A state biologist says new data from Maine’s moose-collar study shows encouraging signs in an area of the state where moose have been ravaged for years by parasitic winter ticks.
Lee Kantar, Maine’s moose biologist, told a state committee Tuesday that only two of the 69 moose calves collared in Wildlife Management District 4 in northwestern Maine have died this winter. That compares to 61 of 70 collared calves who died in the study area last year because of winter tick infestation. Based on this year’s early data, the mortality rate plunged from 87% to less than 3%.
Kantar stressed the findings are preliminary, and it’s too soon to tell how moose in the study will fare this year because winter mortality in moose calves in northern Maine typically continues into April, until after the snowpack is gone. But on Tuesday he was cautiously optimistic.
“This is really weird. Normally we would expect quite a bit of mortality in March and then it really goes up in April,” Kantar said in an address to the Maine Department of Inland Fisheries and Wildlife’s Advisory Council.
Kantar’s report came at a meeting where biologists proposed a 2% increase in moose permits in the fall to 4,155. Most of the additional 75 permits would be allocated in WMD 4, near the Quebec border and just west of Baxter State Park. Biologists are trying to determine if increasing the moose harvest in the district may lead to a healthier herd by providing fewer hosts for winter ticks. IFW is entering the third year of the study.
Last fall was the first time since biologists started fall tick counts in 2006 that they noted a low tick count on harvested moose at tagging stations. Biologists check about 180 tagged moose for ticks each fall, Kantar said.
“That’s a predictor – a predictor of what spring mortality looks like in the spring,” Kantar said of ticks on tagged moose.
Maine has the highest density of moose in the contiguous United States, but the estimate in 2019 of 60,000 to 70,000 was down from 76,000 in 2012.
Winter ticks have devastated moose herds from Maine to Minnesota and as far north as Alberta, Canada.
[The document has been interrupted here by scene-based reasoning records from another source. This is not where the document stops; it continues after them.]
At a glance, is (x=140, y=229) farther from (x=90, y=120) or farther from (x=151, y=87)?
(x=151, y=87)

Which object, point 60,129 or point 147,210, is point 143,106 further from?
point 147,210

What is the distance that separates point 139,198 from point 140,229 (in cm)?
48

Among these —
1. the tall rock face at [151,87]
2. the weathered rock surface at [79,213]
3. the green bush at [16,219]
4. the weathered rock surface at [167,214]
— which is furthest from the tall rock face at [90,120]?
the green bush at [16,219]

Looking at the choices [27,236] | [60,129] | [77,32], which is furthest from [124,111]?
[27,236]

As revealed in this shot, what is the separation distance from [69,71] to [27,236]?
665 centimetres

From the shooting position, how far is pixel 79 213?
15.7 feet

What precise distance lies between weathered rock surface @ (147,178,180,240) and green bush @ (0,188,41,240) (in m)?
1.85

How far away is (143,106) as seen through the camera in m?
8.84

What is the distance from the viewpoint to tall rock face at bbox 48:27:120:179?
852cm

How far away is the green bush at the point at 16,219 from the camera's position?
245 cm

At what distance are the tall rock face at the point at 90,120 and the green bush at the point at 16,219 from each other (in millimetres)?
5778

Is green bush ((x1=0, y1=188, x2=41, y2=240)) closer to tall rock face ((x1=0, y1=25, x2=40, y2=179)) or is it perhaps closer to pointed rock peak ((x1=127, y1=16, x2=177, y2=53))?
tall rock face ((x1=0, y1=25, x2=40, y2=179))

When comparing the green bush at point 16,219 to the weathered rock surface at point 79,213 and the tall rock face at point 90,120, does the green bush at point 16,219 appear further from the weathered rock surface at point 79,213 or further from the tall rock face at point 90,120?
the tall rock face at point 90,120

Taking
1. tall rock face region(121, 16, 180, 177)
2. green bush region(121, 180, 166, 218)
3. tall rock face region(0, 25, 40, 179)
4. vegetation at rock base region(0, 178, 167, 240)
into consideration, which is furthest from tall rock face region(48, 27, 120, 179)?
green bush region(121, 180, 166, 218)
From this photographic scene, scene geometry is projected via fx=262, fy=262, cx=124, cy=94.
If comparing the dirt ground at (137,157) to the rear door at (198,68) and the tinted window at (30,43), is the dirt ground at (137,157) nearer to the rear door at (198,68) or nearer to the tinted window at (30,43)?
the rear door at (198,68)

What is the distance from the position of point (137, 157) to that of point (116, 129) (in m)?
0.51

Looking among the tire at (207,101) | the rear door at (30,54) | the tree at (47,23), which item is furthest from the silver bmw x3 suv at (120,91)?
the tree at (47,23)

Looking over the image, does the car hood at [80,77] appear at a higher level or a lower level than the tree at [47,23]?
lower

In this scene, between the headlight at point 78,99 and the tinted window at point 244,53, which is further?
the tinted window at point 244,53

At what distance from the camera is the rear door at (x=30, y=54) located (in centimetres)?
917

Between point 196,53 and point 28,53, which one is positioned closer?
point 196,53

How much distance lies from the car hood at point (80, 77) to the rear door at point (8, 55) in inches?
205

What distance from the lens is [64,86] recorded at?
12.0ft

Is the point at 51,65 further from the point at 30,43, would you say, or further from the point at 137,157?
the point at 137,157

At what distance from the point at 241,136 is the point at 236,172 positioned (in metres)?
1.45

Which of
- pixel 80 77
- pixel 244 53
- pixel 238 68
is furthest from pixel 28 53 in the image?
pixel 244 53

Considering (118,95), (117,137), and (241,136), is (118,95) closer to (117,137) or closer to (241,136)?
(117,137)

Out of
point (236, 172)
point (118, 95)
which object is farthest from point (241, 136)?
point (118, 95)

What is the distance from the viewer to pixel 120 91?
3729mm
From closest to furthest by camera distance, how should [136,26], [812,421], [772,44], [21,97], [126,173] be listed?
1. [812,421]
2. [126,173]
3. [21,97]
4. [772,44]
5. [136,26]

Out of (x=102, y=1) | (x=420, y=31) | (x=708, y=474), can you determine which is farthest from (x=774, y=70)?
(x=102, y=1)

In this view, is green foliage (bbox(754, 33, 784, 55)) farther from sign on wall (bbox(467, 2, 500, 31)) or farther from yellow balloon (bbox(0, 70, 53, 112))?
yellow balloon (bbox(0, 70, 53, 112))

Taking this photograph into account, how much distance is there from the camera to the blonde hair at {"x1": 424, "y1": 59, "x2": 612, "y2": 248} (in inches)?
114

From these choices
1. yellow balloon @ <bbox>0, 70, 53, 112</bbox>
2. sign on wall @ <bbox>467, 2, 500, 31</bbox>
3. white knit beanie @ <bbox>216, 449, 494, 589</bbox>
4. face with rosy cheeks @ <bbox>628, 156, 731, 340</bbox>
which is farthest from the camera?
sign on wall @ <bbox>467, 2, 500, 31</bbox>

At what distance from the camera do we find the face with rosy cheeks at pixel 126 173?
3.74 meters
At first, Maine biologists tried to combat the rise in the parasite by decreasing permits – by as much as 25% in 2014. But in recent years, state biologists decided to try to prove the theory that if the moose population is reduced, it will minimize the transmission of winter tick and help moose in Maine thrive.
In 2014, Maine biologists started collaring moose around Moosehead Lake in the first moose-collar study in Maine, one similar to studies done in New Hampshire and Minnesota. The results of earlier radio-collar studies typically have been grim.
In the first year of the study at Moosehead Lake, in the spring of 2014, 22 of 30 (73%) collared calves died. In 2015, 21 of 35 (60%) died.
The recent study enters the third of five years in northwestern Maine. State biologists on Tuesday recommended increasing the number of moose permits in WMD 4 from 550 to 600.
Maine birding guide Bob Duchesne, a member of the advisory council, said he hopes the next three years of the study bear the same results.
“Certainly Lee would say that one year is one data point and one year is not a trend,” Duchesne said. “It’s encouraging. I think the biologists put their finger on it that the density of moose in some areas means the ticks can more easily transmit around. And if the trend continues with a warming climate, the ticks are not going away.”
Many guides and sportsmen were skeptical when IFW first proposed the new study, said Mike Hickey, a registered Maine guide who works out of a sporting camp on the Aroostook River in the fall.
“We’re all in tune with how the permits are divided. It’s a big part of our industry. When they said they were giving out a ton of permits to Zone 4 with the theory that decreasing the moose population would kill off the ticks, people were divided,” Hickey said. “I didn’t have a strong belief either way. I think moose hunting is good for the economy. Moose hunting is such a big thing in Maine. People come from around the country, the world for it.”
But Hal Blood, a registered Maine guide from Jackman, who’s guided moose hunters in WMD 4 for 25 years, said he thought the state should have tried to cull the herd even before the recent study.
“It was common sense to me, logical. You have to lower the moose herd for the ticks to go away,” Blood said. “The less moose obviously the less that can carry the ticks. So it’s good news, if it went from 61 to two, that’s pretty remarkable. I would say it’s got to be due to giving out all those (moose) tags.”